Please copy the entries below word for word, from the line containing "From the camera's location, what" down to the line containing "22969 millimetres", with both of those lines included and nothing else.

──────── Material

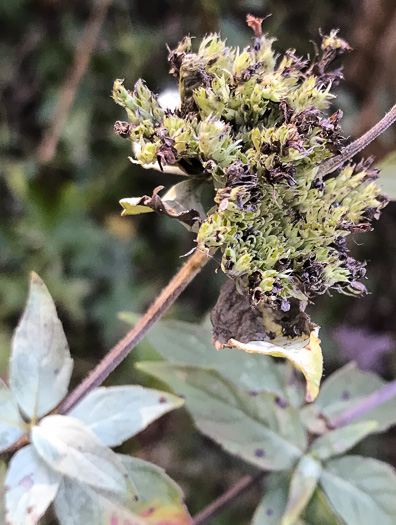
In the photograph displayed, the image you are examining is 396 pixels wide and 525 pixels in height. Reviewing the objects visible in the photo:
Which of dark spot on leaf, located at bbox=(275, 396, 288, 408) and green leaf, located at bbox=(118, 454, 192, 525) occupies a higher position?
dark spot on leaf, located at bbox=(275, 396, 288, 408)

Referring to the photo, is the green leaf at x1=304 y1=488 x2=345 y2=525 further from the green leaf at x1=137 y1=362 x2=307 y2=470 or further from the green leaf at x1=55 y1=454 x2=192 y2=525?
the green leaf at x1=55 y1=454 x2=192 y2=525

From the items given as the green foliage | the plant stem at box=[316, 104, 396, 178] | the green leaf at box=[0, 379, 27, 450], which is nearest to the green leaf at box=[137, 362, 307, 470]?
the green foliage

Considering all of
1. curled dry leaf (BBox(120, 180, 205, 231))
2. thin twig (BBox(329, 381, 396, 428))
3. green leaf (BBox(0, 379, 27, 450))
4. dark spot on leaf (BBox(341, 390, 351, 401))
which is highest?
curled dry leaf (BBox(120, 180, 205, 231))

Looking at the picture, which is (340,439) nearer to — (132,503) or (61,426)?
(132,503)

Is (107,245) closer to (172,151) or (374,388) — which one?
(374,388)

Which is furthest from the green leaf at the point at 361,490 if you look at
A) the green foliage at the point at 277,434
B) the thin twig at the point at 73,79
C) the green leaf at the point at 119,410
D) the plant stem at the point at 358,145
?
the thin twig at the point at 73,79

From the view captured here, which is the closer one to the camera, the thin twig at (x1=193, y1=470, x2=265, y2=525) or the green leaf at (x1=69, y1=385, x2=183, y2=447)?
the green leaf at (x1=69, y1=385, x2=183, y2=447)

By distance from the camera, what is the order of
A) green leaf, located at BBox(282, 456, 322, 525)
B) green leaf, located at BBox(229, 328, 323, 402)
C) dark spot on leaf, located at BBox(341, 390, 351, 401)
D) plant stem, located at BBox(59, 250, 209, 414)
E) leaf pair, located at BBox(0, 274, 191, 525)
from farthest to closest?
dark spot on leaf, located at BBox(341, 390, 351, 401)
green leaf, located at BBox(282, 456, 322, 525)
leaf pair, located at BBox(0, 274, 191, 525)
plant stem, located at BBox(59, 250, 209, 414)
green leaf, located at BBox(229, 328, 323, 402)
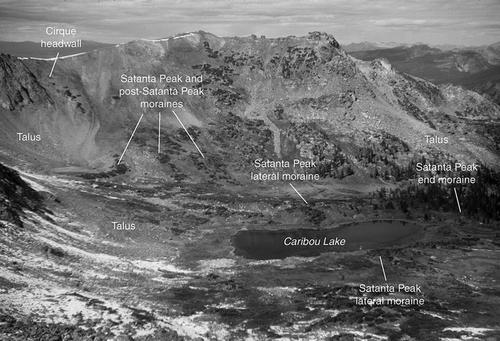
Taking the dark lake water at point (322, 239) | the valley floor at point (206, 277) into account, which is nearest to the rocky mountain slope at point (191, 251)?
the valley floor at point (206, 277)

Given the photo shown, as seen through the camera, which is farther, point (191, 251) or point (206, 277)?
point (191, 251)

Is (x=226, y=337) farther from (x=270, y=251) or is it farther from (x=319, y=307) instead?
(x=270, y=251)

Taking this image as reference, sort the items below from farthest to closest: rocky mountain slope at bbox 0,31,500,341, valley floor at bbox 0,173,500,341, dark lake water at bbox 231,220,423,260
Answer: dark lake water at bbox 231,220,423,260 < rocky mountain slope at bbox 0,31,500,341 < valley floor at bbox 0,173,500,341

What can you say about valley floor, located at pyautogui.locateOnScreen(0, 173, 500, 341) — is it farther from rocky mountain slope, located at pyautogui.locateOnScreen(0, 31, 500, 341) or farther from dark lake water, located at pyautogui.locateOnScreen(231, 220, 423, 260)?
dark lake water, located at pyautogui.locateOnScreen(231, 220, 423, 260)

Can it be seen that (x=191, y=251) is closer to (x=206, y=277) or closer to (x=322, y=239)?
(x=206, y=277)

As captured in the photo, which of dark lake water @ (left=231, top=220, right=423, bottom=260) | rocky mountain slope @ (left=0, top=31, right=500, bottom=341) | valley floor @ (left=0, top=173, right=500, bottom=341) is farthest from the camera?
dark lake water @ (left=231, top=220, right=423, bottom=260)

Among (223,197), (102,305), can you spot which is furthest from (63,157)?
(102,305)

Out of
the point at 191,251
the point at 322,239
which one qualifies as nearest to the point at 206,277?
the point at 191,251

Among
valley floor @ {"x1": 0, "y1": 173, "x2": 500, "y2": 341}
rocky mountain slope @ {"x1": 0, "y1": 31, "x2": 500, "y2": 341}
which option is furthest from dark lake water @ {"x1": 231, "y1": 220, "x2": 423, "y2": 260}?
valley floor @ {"x1": 0, "y1": 173, "x2": 500, "y2": 341}

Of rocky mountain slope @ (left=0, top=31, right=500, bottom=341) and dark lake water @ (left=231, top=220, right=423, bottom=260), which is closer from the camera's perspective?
rocky mountain slope @ (left=0, top=31, right=500, bottom=341)
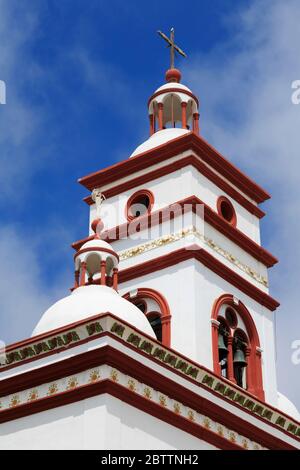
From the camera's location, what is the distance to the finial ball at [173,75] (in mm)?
25844

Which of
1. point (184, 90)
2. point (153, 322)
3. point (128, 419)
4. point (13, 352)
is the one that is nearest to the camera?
point (128, 419)

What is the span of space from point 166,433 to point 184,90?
36.2 feet

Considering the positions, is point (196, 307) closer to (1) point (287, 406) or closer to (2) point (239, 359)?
(2) point (239, 359)

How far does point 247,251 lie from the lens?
22969 millimetres

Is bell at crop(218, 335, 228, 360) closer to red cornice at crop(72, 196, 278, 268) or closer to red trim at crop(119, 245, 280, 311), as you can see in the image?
red trim at crop(119, 245, 280, 311)

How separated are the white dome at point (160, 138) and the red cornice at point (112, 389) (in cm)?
827

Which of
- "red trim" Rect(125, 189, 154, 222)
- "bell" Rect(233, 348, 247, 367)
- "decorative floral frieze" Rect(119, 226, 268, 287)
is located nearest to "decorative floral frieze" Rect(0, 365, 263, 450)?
"bell" Rect(233, 348, 247, 367)

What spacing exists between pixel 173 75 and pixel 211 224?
550 cm

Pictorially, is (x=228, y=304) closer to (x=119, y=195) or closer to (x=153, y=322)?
(x=153, y=322)

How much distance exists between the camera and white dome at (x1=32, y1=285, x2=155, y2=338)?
56.0 ft

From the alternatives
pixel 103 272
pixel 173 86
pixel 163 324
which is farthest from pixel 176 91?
pixel 103 272

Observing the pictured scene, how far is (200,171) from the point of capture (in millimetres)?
22500

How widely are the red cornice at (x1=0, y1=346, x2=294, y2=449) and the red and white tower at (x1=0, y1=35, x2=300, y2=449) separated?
0.07 feet

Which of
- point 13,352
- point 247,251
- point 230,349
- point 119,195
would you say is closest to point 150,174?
point 119,195
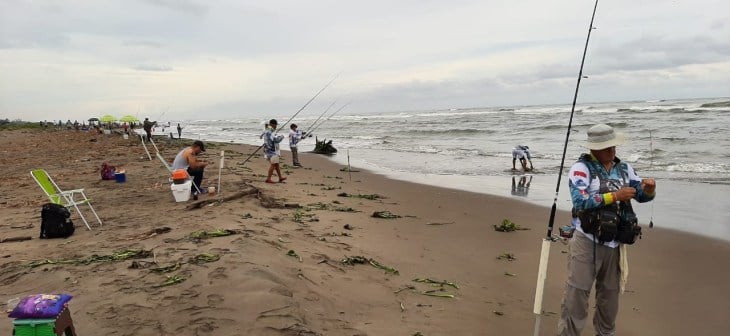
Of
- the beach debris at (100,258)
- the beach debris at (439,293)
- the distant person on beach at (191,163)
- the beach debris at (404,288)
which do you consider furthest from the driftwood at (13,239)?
the beach debris at (439,293)

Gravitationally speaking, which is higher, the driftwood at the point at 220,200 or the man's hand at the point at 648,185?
the man's hand at the point at 648,185

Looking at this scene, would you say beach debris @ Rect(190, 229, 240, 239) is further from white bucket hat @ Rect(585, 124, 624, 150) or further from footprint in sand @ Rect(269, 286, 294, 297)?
white bucket hat @ Rect(585, 124, 624, 150)

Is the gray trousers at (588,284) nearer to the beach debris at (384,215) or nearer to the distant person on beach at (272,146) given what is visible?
the beach debris at (384,215)

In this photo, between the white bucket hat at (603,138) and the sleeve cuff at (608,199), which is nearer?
the sleeve cuff at (608,199)

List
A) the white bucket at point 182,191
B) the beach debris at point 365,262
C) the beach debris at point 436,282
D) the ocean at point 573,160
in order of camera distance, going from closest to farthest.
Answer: the beach debris at point 436,282 → the beach debris at point 365,262 → the white bucket at point 182,191 → the ocean at point 573,160

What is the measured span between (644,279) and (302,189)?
7.55 m

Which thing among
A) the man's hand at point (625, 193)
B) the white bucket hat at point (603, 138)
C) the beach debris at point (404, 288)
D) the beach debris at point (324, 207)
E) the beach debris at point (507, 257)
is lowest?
the beach debris at point (507, 257)

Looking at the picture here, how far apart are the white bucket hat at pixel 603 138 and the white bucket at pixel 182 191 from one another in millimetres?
7315

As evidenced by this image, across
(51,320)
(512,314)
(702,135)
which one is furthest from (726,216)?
(702,135)

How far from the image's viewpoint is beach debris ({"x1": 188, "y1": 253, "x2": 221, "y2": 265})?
15.0 feet

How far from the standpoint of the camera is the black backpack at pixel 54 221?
20.2 ft

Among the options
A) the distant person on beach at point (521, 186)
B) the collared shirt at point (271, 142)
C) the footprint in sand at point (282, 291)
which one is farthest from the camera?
A: the collared shirt at point (271, 142)

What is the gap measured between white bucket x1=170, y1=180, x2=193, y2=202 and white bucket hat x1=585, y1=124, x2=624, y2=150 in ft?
24.0

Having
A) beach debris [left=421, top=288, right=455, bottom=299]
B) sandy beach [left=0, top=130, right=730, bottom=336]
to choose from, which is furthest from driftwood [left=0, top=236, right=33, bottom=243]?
beach debris [left=421, top=288, right=455, bottom=299]
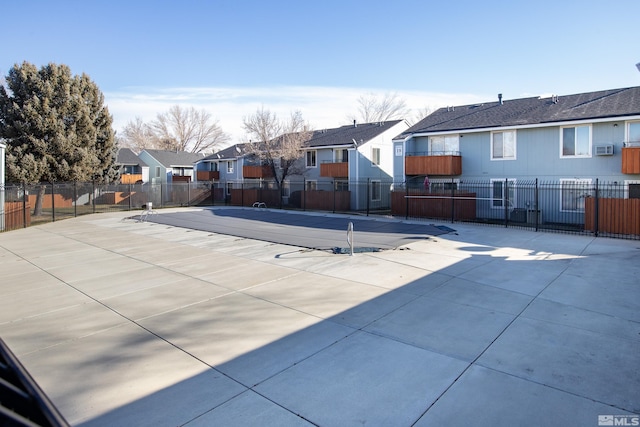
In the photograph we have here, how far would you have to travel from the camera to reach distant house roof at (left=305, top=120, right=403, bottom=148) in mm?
30573

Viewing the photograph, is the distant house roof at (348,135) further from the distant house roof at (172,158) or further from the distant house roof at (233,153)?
the distant house roof at (172,158)

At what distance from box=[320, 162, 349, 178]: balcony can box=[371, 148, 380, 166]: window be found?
241 cm

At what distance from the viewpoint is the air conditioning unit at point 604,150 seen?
1859cm

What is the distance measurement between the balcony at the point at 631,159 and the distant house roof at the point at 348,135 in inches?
622

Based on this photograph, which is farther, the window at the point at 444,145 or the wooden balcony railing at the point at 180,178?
the wooden balcony railing at the point at 180,178

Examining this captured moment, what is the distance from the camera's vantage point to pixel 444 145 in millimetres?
25047

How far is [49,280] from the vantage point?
28.9 feet

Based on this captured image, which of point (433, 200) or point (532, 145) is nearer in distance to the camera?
point (532, 145)

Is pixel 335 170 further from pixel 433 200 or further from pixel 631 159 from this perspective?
pixel 631 159

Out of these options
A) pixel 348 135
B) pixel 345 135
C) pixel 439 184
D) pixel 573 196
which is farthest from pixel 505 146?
pixel 345 135

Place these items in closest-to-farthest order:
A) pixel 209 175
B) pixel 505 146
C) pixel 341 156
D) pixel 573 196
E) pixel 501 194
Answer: pixel 573 196 < pixel 501 194 < pixel 505 146 < pixel 341 156 < pixel 209 175

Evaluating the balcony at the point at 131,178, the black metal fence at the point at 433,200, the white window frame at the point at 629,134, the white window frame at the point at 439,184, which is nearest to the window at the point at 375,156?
the black metal fence at the point at 433,200

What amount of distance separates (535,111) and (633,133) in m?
5.06
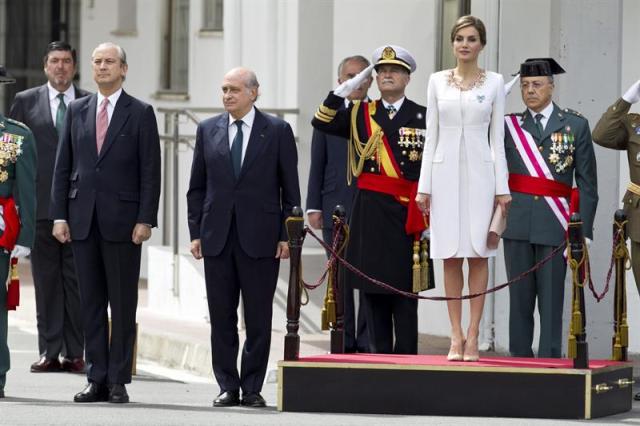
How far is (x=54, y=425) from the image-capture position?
1215 centimetres

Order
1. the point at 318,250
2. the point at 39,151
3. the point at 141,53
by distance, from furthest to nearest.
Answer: the point at 141,53
the point at 318,250
the point at 39,151

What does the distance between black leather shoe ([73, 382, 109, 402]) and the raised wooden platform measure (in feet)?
4.09

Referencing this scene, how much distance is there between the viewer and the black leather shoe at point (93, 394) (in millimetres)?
13359

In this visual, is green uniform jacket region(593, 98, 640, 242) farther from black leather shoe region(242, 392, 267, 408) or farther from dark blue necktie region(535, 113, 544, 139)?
black leather shoe region(242, 392, 267, 408)

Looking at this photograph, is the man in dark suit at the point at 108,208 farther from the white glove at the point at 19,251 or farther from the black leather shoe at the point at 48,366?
the black leather shoe at the point at 48,366

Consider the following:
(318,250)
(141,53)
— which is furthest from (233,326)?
(141,53)

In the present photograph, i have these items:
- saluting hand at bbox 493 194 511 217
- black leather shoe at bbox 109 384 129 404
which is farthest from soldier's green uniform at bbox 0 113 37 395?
saluting hand at bbox 493 194 511 217

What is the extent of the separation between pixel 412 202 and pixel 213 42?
11.6 m

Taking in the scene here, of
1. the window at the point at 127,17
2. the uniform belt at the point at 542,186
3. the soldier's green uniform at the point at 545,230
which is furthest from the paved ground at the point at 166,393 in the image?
the window at the point at 127,17

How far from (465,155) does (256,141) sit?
1.30 metres

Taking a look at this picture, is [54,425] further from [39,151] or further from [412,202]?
[39,151]

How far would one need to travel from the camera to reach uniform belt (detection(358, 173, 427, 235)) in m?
13.6

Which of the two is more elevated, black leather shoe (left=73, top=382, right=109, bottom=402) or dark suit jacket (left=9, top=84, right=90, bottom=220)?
dark suit jacket (left=9, top=84, right=90, bottom=220)

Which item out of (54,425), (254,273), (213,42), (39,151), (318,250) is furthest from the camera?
(213,42)
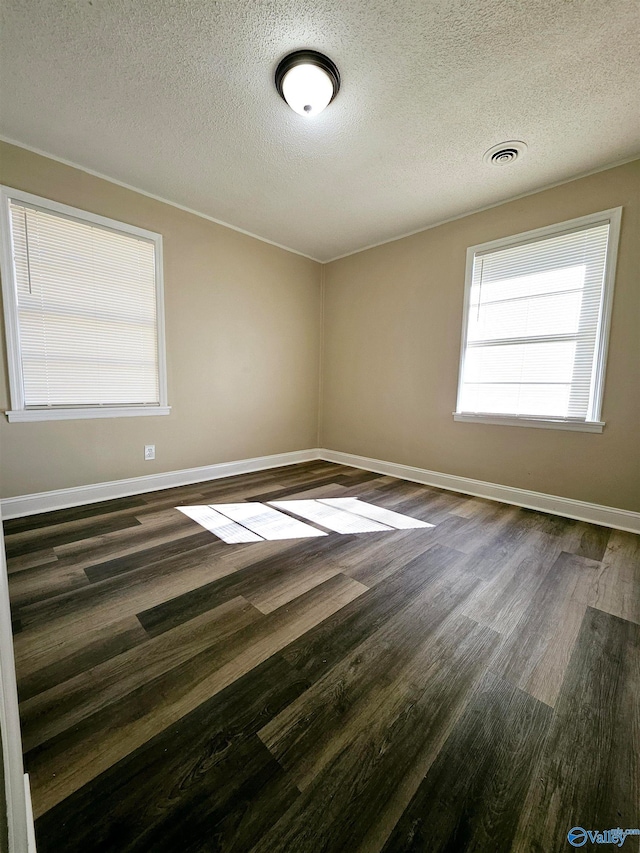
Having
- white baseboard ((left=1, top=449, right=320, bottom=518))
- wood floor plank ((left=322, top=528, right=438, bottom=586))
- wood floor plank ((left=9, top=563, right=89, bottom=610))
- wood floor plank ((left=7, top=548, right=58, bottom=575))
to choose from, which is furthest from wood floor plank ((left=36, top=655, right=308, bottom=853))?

────────────────

◆ Expected output
From the camera's location, what is the distance to the finial ball at [173,75] (in mm)?
25844

Which of
1. point (184, 90)
2. point (153, 322)
3. point (128, 419)
4. point (13, 352)
is the one that is nearest to the camera?
point (128, 419)

What is the span of space from point 166,433 to point 184,90?
36.2 feet

Considering the positions, is point (196, 307) closer to (1) point (287, 406) or closer to (2) point (239, 359)?
(2) point (239, 359)

How far does point 247,251 lie from the lens?
22969 millimetres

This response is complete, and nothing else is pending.